Source excerpt →
Not going to argue that its a good reel, lots of good reels out there we all have our preferences and when spending money on the things we love who cares how much or what it is.... because in the end in all reality the finer things in life are rarely a need anyhow

Just make sure u match the reel with either a ugly stick or GLoomis both are the best rods ever made

You have my blessing with 20-30# braid


----------



## LIM-IT-OUT

Pierrunner said:


> Looking to get a van staal for kings on the pier this year would a 200 or 250 be better if I plan on spooling with 15lb mono or should I go with braid with a mono Backing thanks


May I ask and anyone can answer why a Staal??? I just don't understand the concept of that reel and its favoritism on peers... is there REELY a justification or is it a trend.... Ive been all over the country and world and the panhandle is the only place Ive seen this where a Staal is the " preferred " reel at the local peers

Please inform me and I think others would like to know what the hype is... I myself love the finest when it comes to fishing equipment, but there has to be some type of functionality that separates it from the rest..... so what does the Staal have?


----------



## MoganMan

LIM-IT-OUT said:


> This is actually a very valid point....

What you have to do → Copy the forum thread from the words "Please inform me" through the words "the Staal have?", substituting "fishing gear" for "fishing equipment".

Data →
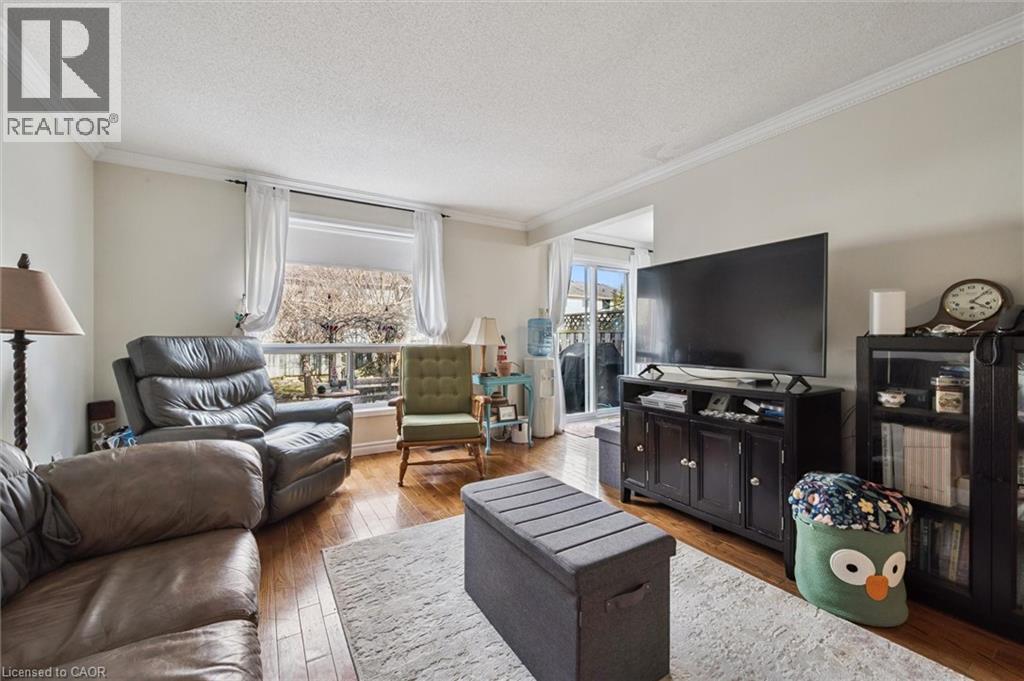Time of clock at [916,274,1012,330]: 4:08
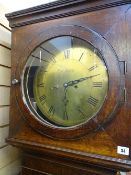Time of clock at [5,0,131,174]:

Result of this exercise →
Please inform me and I think others would like to know what the hype is... I myself love the finest when it comes to fishing gear, but there has to be some type of functionality that separates it from the rest..... so what does the Staal have?